Rewrite the entries below with "Fog" changed to "Mist" and all other text left as it is. Leave the pictures out of your answer.

*** Opening of Extracted information ***

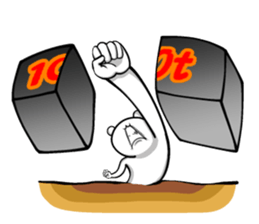 White small animals1.2 sticker #12270839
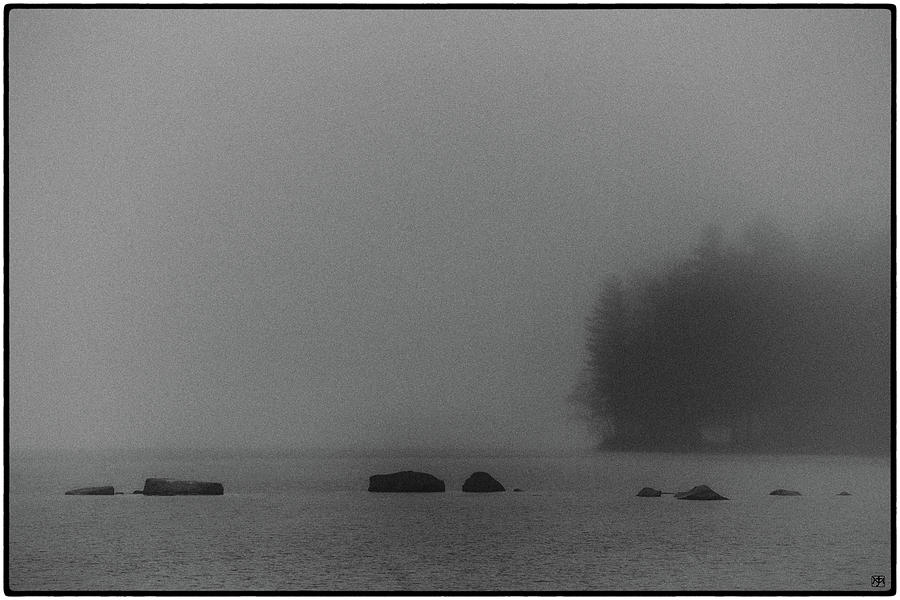 Fog on Long Pond Photograph by John Meader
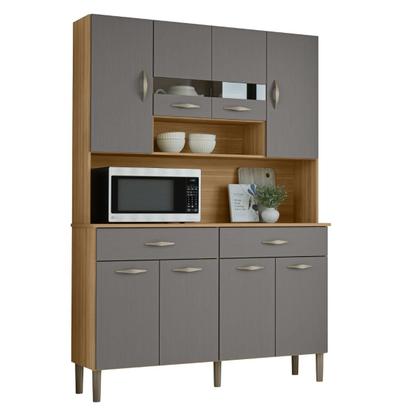 Imagem de Armário de Cozinha Compacto 8 Portas 2 Gavetass com Nicho Vogue Kits Paraná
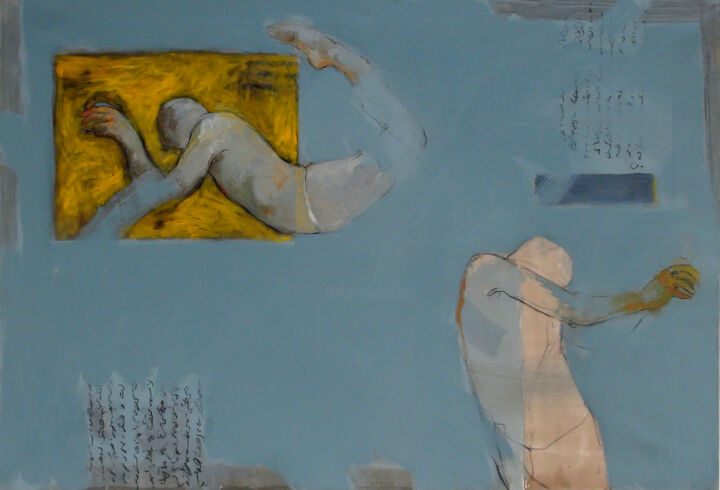 The body and the thoughts 5 绘画, 59.1x86.6 in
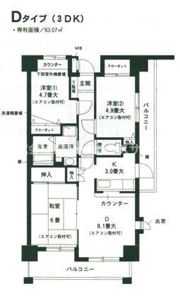 カームコート 八景島の間取り画像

*** Close of Extracted information ***

- _Written response_:
 White small animals1.2 sticker #12270839
 Mist on Long Pond Photograph by John Meader
 Imagem de Armário de Cozinha Compacto 8 Portas 2 Gavetass com Nicho Vogue Kits Paraná
 The body and the thoughts 5 绘画, 59.1x86.6 in
 カームコート 八景島の間取り画像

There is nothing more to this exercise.